__DATA FOR THE TASK__
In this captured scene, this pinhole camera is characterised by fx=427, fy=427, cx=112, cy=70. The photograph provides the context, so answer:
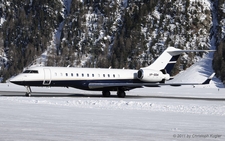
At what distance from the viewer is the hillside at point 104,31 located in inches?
6363

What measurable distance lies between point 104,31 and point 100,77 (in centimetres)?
13012

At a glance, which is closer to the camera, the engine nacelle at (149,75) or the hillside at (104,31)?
the engine nacelle at (149,75)

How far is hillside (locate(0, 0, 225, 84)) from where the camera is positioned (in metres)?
162

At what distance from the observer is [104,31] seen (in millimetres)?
170125

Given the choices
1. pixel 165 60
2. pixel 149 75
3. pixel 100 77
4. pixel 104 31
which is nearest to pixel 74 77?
pixel 100 77

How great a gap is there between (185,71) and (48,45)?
196ft

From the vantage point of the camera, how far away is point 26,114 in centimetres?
1973

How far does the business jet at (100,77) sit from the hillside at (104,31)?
10831 cm

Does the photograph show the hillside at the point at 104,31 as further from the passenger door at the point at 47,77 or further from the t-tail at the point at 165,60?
the passenger door at the point at 47,77

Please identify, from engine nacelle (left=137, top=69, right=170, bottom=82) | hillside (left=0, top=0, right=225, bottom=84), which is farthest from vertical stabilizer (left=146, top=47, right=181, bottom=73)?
hillside (left=0, top=0, right=225, bottom=84)

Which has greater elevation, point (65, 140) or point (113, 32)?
point (113, 32)

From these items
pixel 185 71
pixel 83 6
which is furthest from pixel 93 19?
pixel 185 71

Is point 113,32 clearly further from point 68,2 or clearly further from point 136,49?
point 68,2

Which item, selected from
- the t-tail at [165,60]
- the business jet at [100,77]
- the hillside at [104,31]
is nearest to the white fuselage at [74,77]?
the business jet at [100,77]
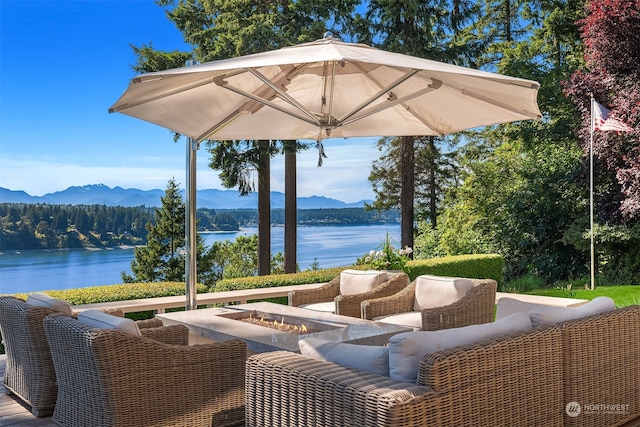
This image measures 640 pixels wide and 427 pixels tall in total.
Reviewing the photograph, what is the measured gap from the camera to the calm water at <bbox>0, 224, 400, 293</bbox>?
17.5 m

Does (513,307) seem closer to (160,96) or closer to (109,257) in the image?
(160,96)

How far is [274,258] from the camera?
22938 millimetres

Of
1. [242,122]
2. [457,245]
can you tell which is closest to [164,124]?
[242,122]

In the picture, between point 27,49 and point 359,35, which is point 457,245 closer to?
point 359,35

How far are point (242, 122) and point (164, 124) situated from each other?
3.03ft

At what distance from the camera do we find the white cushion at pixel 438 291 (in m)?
5.80

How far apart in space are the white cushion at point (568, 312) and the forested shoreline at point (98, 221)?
50.9ft

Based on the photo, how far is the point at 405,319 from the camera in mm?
5691

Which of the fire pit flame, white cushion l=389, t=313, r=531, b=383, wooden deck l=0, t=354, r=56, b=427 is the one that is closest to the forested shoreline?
the fire pit flame

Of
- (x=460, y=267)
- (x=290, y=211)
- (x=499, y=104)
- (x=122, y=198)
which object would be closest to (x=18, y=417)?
(x=499, y=104)

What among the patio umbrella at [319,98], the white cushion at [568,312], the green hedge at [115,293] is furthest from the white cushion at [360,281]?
the white cushion at [568,312]

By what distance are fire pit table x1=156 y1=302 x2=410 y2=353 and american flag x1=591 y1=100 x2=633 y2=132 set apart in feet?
23.0

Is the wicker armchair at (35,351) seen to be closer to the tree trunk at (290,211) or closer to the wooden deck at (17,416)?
the wooden deck at (17,416)

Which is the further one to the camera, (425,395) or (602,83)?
(602,83)
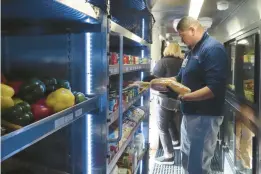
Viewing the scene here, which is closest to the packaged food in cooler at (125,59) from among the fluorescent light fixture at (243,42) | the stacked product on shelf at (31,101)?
the stacked product on shelf at (31,101)

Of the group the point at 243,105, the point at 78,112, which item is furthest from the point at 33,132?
the point at 243,105

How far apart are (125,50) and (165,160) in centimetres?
208

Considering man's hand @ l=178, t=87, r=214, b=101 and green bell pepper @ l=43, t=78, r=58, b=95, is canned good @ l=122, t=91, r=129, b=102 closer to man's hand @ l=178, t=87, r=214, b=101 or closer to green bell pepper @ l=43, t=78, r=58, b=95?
man's hand @ l=178, t=87, r=214, b=101

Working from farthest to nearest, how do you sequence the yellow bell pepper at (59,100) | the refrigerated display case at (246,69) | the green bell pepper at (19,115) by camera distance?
the refrigerated display case at (246,69) < the yellow bell pepper at (59,100) < the green bell pepper at (19,115)

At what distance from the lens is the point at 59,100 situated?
129 cm

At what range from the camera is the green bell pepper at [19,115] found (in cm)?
101

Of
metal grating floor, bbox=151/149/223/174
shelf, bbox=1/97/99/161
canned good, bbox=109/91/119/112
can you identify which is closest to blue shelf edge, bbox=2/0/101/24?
shelf, bbox=1/97/99/161

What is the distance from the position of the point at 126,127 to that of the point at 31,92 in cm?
163

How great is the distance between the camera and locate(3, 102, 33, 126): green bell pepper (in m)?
1.01

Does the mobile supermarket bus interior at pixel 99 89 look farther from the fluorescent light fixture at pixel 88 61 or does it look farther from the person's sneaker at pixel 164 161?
the person's sneaker at pixel 164 161

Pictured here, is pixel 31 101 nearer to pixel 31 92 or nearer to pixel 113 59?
pixel 31 92

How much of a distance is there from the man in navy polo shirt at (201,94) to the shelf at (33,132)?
1.78m

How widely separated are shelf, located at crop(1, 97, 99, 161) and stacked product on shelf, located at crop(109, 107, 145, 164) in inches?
31.1

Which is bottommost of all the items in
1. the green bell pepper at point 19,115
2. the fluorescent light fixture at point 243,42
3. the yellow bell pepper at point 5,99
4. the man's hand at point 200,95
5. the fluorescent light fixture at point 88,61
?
the man's hand at point 200,95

__DIRECTION__
Could you repeat the whole listing with "pinhole camera" changed to "pinhole model", everything else untouched and the pictures left out?

__RIGHT ANSWER__
In this captured scene, this pinhole model is characterised by fx=427, fy=427, cx=112, cy=70. The photograph provides the context, so answer:
At what distance from the viewer is the hillside at point 104,31 located in inches?
6363

What measurable distance lies between point 104,31 and point 100,77 (in centimetres)?
13012

At a glance, which is closer to the camera, the engine nacelle at (149,75) or the hillside at (104,31)?
the engine nacelle at (149,75)

How far is hillside (locate(0, 0, 225, 84)) from where the camera is positioned (in metres)?
162

At what distance from the observer is [104,31] seen (in millimetres)?
170125

Given the choices
1. pixel 165 60
2. pixel 149 75
3. pixel 100 77
4. pixel 104 31
which is nearest to pixel 74 77?
pixel 100 77

How great a gap is there between (185,71) and (48,45)?
196ft

From the vantage point of the camera, how far away is point 26,114 in centimetres?
1973

How far does the business jet at (100,77) sit from the hillside at (104,31)?
10831 cm

Does the photograph show the hillside at the point at 104,31 as further from the passenger door at the point at 47,77 or further from the t-tail at the point at 165,60?
the passenger door at the point at 47,77

Please identify, from engine nacelle (left=137, top=69, right=170, bottom=82) | hillside (left=0, top=0, right=225, bottom=84), which is farthest from vertical stabilizer (left=146, top=47, right=181, bottom=73)?
hillside (left=0, top=0, right=225, bottom=84)

Which has greater elevation, point (65, 140) or point (113, 32)?
point (113, 32)

From these items
pixel 185 71
pixel 83 6
which is furthest from pixel 93 19?
pixel 185 71

Is point 113,32 clearly further from point 68,2 or clearly further from point 136,49?
point 68,2

Which item, selected from
- the t-tail at [165,60]
- the business jet at [100,77]
- the hillside at [104,31]
is nearest to the white fuselage at [74,77]?
the business jet at [100,77]
This image measures 640 pixels wide and 427 pixels tall in total.
Reviewing the photograph, what is the measured gap from the camera to the calm water at <bbox>0, 224, 400, 293</bbox>?
17.5 m

Does (513,307) seem closer to (160,96) or closer to (109,257) in the image?
(160,96)

How far is [274,258] from the camera?
22938 millimetres

Of
1. [242,122]
2. [457,245]
can you tell which is closest to [164,124]?
[242,122]

In the picture, between point 27,49 and point 359,35, which is point 457,245 closer to?
point 359,35

How far are point (242, 122) and point (164, 124) situated from each other?
3.03ft

At what distance from the camera do we find the white cushion at pixel 438 291 (in m)?
5.80

How far apart in space are the white cushion at point (568, 312) and the forested shoreline at point (98, 221)?
50.9ft

Based on the photo, how far is the point at 405,319 from the camera in mm?
5691

Which of the fire pit flame, white cushion l=389, t=313, r=531, b=383, wooden deck l=0, t=354, r=56, b=427 is the one that is closest to the forested shoreline?
the fire pit flame

Of
- (x=460, y=267)
- (x=290, y=211)
- (x=499, y=104)
- (x=122, y=198)
which object would be closest to (x=18, y=417)?
(x=499, y=104)

What among the patio umbrella at [319,98], the white cushion at [568,312], the green hedge at [115,293] is furthest from the white cushion at [360,281]?
the white cushion at [568,312]

By what distance are fire pit table x1=156 y1=302 x2=410 y2=353 and american flag x1=591 y1=100 x2=633 y2=132 set apart in feet?
23.0

Is the wicker armchair at (35,351) seen to be closer to the tree trunk at (290,211) or closer to the wooden deck at (17,416)?
the wooden deck at (17,416)

Which is the further one to the camera, (425,395) or (602,83)?
(602,83)
Viewing the scene here, which is closest to the packaged food in cooler at (125,59) from among the fluorescent light fixture at (243,42) | the stacked product on shelf at (31,101)?
the stacked product on shelf at (31,101)

Of the group the point at 243,105, the point at 78,112, which item is furthest from the point at 33,132?
the point at 243,105

How far apart are (125,50) and (165,160) in centimetres?
208

Considering man's hand @ l=178, t=87, r=214, b=101 and green bell pepper @ l=43, t=78, r=58, b=95, is canned good @ l=122, t=91, r=129, b=102 closer to man's hand @ l=178, t=87, r=214, b=101 or closer to green bell pepper @ l=43, t=78, r=58, b=95?
man's hand @ l=178, t=87, r=214, b=101

Working from farthest to nearest, how do you sequence the yellow bell pepper at (59,100) | the refrigerated display case at (246,69) | the green bell pepper at (19,115) by camera distance?
the refrigerated display case at (246,69) < the yellow bell pepper at (59,100) < the green bell pepper at (19,115)

At what distance from the lens is the point at 59,100 situated?
129 cm

At what range from the camera is the green bell pepper at [19,115] found (in cm)?
101

Of
metal grating floor, bbox=151/149/223/174
shelf, bbox=1/97/99/161
canned good, bbox=109/91/119/112
can you identify which is closest to blue shelf edge, bbox=2/0/101/24?
shelf, bbox=1/97/99/161

What is the distance from the position of the point at 126,127 to that of the point at 31,92 in cm?
163

How great is the distance between the camera and locate(3, 102, 33, 126): green bell pepper (in m)?
1.01

Does the mobile supermarket bus interior at pixel 99 89 look farther from the fluorescent light fixture at pixel 88 61 or does it look farther from the person's sneaker at pixel 164 161?
the person's sneaker at pixel 164 161

Pictured here, is pixel 31 101 nearer to pixel 31 92 or nearer to pixel 113 59?
pixel 31 92

How much of a distance is there from the man in navy polo shirt at (201,94) to the shelf at (33,132)?
1.78m

How widely separated are shelf, located at crop(1, 97, 99, 161) and stacked product on shelf, located at crop(109, 107, 145, 164) in inches?
31.1

Which is bottommost of all the items in
1. the green bell pepper at point 19,115
2. the fluorescent light fixture at point 243,42
3. the yellow bell pepper at point 5,99
4. the man's hand at point 200,95
5. the fluorescent light fixture at point 88,61
?
the man's hand at point 200,95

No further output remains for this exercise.